### Listed records:
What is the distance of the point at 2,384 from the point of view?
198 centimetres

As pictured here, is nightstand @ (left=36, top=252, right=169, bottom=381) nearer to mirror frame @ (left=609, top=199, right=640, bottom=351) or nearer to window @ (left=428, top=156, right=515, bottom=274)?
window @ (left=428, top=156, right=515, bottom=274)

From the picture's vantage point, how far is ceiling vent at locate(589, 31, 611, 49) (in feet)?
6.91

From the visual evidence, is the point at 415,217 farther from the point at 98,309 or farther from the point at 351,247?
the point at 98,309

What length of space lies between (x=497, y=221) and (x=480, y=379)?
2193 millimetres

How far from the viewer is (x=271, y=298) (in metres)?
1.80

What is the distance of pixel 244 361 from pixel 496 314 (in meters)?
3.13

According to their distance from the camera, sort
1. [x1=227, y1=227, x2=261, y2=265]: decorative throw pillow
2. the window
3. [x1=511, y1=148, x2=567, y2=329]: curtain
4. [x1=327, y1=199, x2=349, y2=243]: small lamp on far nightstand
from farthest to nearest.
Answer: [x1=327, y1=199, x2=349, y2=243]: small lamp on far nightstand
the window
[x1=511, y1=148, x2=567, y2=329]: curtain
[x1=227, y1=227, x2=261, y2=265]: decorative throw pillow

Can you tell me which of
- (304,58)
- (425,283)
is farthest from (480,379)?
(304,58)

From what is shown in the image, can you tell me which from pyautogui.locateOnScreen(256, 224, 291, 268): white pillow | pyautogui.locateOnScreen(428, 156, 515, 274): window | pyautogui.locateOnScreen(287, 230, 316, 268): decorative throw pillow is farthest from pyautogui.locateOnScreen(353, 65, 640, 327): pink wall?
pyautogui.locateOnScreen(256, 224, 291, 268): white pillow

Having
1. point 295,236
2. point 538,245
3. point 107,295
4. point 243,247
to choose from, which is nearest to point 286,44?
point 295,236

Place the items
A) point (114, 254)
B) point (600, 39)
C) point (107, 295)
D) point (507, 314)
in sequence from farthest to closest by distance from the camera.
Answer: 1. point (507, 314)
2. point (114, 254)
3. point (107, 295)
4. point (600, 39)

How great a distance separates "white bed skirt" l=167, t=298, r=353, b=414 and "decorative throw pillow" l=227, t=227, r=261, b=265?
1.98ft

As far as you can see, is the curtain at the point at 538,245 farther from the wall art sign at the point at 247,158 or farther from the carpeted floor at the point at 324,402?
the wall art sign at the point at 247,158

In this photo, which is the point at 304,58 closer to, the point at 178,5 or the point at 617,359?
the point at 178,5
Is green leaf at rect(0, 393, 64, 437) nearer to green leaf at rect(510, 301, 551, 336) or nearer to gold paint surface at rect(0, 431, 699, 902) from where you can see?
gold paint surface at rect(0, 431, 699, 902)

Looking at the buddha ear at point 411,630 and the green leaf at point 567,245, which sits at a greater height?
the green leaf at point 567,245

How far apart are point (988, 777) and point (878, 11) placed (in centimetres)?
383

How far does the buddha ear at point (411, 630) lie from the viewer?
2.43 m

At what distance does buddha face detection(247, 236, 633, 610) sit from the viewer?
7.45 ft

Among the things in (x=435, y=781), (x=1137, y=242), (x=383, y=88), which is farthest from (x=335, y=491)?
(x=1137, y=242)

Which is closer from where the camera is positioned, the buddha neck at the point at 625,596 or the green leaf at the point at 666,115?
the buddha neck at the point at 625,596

### Short task:
Arrange every line of the items above as a JSON list of strings, with one string per line and the blank lines omitted.

### Solution to the problem:
[
  "What is the distance of the point at 2,384 from the point of view?",
  "198 centimetres",
  "As pictured here, is nightstand @ (left=36, top=252, right=169, bottom=381) nearer to mirror frame @ (left=609, top=199, right=640, bottom=351) or nearer to window @ (left=428, top=156, right=515, bottom=274)?",
  "window @ (left=428, top=156, right=515, bottom=274)",
  "From the picture's vantage point, how far is ceiling vent at locate(589, 31, 611, 49) (in feet)?",
  "6.91",
  "From the visual evidence, is the point at 415,217 farther from the point at 98,309 or farther from the point at 351,247?",
  "the point at 98,309",
  "What length of space lies between (x=497, y=221) and (x=480, y=379)?",
  "2193 millimetres",
  "How far from the viewer is (x=271, y=298) (in metres)?",
  "1.80",
  "What is the distance of pixel 244 361 from pixel 496 314 (in meters)?",
  "3.13",
  "According to their distance from the camera, sort",
  "1. [x1=227, y1=227, x2=261, y2=265]: decorative throw pillow",
  "2. the window",
  "3. [x1=511, y1=148, x2=567, y2=329]: curtain",
  "4. [x1=327, y1=199, x2=349, y2=243]: small lamp on far nightstand",
  "from farthest to nearest.",
  "Answer: [x1=327, y1=199, x2=349, y2=243]: small lamp on far nightstand",
  "the window",
  "[x1=511, y1=148, x2=567, y2=329]: curtain",
  "[x1=227, y1=227, x2=261, y2=265]: decorative throw pillow",
  "Can you tell me which of",
  "- (304,58)",
  "- (425,283)",
  "is farthest from (480,379)?",
  "(304,58)",
  "From what is shown in the image, can you tell me which from pyautogui.locateOnScreen(256, 224, 291, 268): white pillow | pyautogui.locateOnScreen(428, 156, 515, 274): window | pyautogui.locateOnScreen(287, 230, 316, 268): decorative throw pillow is farthest from pyautogui.locateOnScreen(353, 65, 640, 327): pink wall?",
  "pyautogui.locateOnScreen(256, 224, 291, 268): white pillow",
  "Having",
  "1. point 295,236",
  "2. point 538,245",
  "3. point 107,295",
  "4. point 243,247",
  "to choose from, which is nearest to point 286,44?",
  "point 295,236",
  "Place the items",
  "A) point (114, 254)",
  "B) point (600, 39)",
  "C) point (107, 295)",
  "D) point (507, 314)",
  "in sequence from farthest to closest by distance from the camera.",
  "Answer: 1. point (507, 314)",
  "2. point (114, 254)",
  "3. point (107, 295)",
  "4. point (600, 39)",
  "How great a distance separates \"white bed skirt\" l=167, t=298, r=353, b=414 and \"decorative throw pillow\" l=227, t=227, r=261, b=265?",
  "1.98ft",
  "As far as you can see, is the curtain at the point at 538,245 farther from the wall art sign at the point at 247,158 or farther from the carpeted floor at the point at 324,402?",
  "the wall art sign at the point at 247,158",
  "In this photo, which is the point at 304,58 closer to, the point at 178,5 or the point at 617,359?",
  "the point at 178,5",
  "Is green leaf at rect(0, 393, 64, 437) nearer to green leaf at rect(510, 301, 551, 336) or nearer to gold paint surface at rect(0, 431, 699, 902) from where you can see?",
  "gold paint surface at rect(0, 431, 699, 902)",
  "Looking at the buddha ear at point 411,630 and the green leaf at point 567,245, which sits at a greater height?",
  "the green leaf at point 567,245",
  "How far apart are point (988, 777) and point (878, 11) placed (in centimetres)?",
  "383",
  "How far does the buddha ear at point (411, 630) lie from the viewer?",
  "2.43 m",
  "At what distance does buddha face detection(247, 236, 633, 610) sit from the viewer?",
  "7.45 ft",
  "Among the things in (x=435, y=781), (x=1137, y=242), (x=383, y=88), which is farthest from (x=335, y=491)?",
  "(x=1137, y=242)",
  "Which is closer from where the camera is positioned, the buddha neck at the point at 625,596 or the green leaf at the point at 666,115?",
  "the buddha neck at the point at 625,596"
]